Come padre di tre bimbi (forse l’unico tra gli attuali autori di Leo Hi tech) mi sono spesso ritrovato a recensire app per bambini come quelle per imparare i numeri e le figure e quelle per creare storie. Ho anche suggerito i luoghi (virtuali) dove trovare le migliori app. In effetti la maggior parte delle volte ho parlato di app come se, per il solo fatto che scrivo su un magazine digitale, questo mi obbligasse a parlare di giochi digitali.

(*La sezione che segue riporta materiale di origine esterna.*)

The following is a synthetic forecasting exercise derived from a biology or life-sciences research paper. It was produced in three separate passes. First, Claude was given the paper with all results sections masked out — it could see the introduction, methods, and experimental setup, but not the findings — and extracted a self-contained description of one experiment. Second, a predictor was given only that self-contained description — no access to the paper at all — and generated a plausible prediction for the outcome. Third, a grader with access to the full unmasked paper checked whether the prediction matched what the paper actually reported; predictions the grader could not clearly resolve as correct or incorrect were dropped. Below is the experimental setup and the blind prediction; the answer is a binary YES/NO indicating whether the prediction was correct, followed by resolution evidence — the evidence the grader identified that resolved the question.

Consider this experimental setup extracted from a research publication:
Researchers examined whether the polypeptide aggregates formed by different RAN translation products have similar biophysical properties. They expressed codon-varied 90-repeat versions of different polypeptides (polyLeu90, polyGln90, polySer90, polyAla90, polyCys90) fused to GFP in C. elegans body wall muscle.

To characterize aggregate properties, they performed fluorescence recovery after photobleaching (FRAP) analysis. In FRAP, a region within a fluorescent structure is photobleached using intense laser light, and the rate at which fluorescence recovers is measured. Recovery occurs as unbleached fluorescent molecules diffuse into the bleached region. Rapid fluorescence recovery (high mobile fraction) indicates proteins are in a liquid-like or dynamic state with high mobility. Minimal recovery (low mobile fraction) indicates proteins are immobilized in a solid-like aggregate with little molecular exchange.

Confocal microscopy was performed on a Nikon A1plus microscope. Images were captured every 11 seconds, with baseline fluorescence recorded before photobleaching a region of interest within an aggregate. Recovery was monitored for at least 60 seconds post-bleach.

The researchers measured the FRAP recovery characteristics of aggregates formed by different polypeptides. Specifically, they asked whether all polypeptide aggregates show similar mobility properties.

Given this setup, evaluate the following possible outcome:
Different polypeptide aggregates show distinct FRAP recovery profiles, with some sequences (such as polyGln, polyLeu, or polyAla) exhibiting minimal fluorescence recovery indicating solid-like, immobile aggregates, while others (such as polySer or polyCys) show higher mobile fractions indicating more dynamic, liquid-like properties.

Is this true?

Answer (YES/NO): NO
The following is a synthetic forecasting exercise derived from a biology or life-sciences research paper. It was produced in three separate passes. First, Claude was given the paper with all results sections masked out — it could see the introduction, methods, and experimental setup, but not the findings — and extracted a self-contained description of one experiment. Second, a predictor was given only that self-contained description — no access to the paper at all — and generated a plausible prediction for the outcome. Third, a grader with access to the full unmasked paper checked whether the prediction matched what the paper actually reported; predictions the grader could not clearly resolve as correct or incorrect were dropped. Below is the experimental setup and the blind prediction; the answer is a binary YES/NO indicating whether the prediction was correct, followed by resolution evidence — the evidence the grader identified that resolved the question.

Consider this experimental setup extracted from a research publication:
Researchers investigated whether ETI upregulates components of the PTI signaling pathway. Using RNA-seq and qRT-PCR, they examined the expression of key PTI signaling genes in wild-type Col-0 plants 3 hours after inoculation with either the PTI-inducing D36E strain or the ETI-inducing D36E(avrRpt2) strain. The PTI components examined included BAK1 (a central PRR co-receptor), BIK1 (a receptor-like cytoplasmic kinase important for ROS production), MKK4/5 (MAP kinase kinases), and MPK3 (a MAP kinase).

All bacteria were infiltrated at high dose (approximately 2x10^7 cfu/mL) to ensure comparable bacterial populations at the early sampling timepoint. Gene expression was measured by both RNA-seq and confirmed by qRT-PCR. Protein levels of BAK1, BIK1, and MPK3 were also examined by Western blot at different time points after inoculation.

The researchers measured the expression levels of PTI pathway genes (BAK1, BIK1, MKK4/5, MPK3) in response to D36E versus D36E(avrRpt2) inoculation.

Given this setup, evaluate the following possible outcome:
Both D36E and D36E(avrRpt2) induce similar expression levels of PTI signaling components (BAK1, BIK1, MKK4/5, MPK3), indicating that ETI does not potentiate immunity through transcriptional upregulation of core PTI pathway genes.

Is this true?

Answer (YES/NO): NO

Al contrario invece sono del parere che i giochi fisici, quelli che si toccano o meglio ancora quelli ibridi, che si toccano ma che interagiscono con il digitale, siano fondamentali per crescere bambini creativi. Quindi quando ho scoperto che Davide Nonino, noto in Rete come digital strategist, papà blogger e scrittore di libri illustrati per bambini, aveva lanciato la sua app intitolata Giochi per Bambini e Ragazzi, sono corso subito a provarla.

L’app è scaricabile gratuitamente per iOS e per Android: un bel raccoglitore di idee per organizzare i giochi con i bimbi in casa o alle feste di compleanno. Mi piace poi molto la sezione dove Davide insegna a disegnare: il bambino può mettere il tablet sul tavolo e seguire passo passo le indicazioni per dare vita con le matite ad un gatto piuttosto che a un pipistrello.

Ho chiesto poi a Davide di raccontarmi il suo progetto.

A settembre 2012 nasce Giochi per Bambini e Ragazzi il tuo progetto blog e canale YouTube per raccontare e recensire giochi originali da tutto il mondo. Come mai dopo circa un anno hai sentito la necessità di sviluppare un’app?

Davide: L’app è nata da un lato per agevolare bimbi e ragazzi a seguire i video tutorial di lavoretti e di disegni da un dispositivo mobile, più semplice da consultare e gestire su una scrivania e durante un momento creativo. Dall’altro, ed é il motivo più importante, per interagire con la community che segue il blog e il canale YouTube in maniera diretta: ora con l’app puoi inviare la tua idea di gioco o un tuo disegno o lavoretto con un tap sullo smartphone tramite anche foto e video.

I giochi che proponi sono sempre molto originali. Come ti muovi per trovarli?

Seguo le due fiere principali di settore, Norimberga e New York, e navigo fra i social di ispirazione come Pinterest soprattutto seguendo paesi nordici e anglosassoni dove c’è una cultura del gioco non solo più tecnologica ma anche più green e sostenibile. Nel nostro paese c’è ancora molto spesso l’abitudine a comprare o scegliere il gioco al supermercato e a non investire il proprio tempo in giochi di gruppo in famiglia.

Hai pensato ad un idea di business dietro a Giochi per Bambini e Ragazzi? Ne potrebbe nascere una sartup?

Mi piacerebbe diventasse una piattaforma partecipata di guida al mondo del gioco. Il business potrà essere editoriale, legato ad uno shop… Come tutti i progetti Social e 2.0 forse sarà lui stesso a decidere dove andare.

Hai dovuto trovare una strategia per spingere l’app o la componente caso/fortuna è stata determinante per la visibilità?

Ho pensato ad una piccola strategia: lanciando l’app ho coinvolto la community, creato un video ad hoc per i miei follower su YouTube e ho realizzato una piccola campagna di una settimana su Facebook per capire la reazione degli utenti all’applicazione (se piaceva o meno, cosa potevo migliorare etc.). Per finire nelle top app Apple ci vuole un po’ di fortuna e i commenti (buoni) degli utenti che hanno recensito l’app.

Così da buon digital strategist è riuscito a piazzare l’app tra quelle più scaricate e consigliate sull’AppStore. Davide dopo questa breve intervista si è detto disponibile a rispondere alle domande e ai commenti dei lettori di Leonardo anche in merito alle possibili strategie per lanciare le proprie app.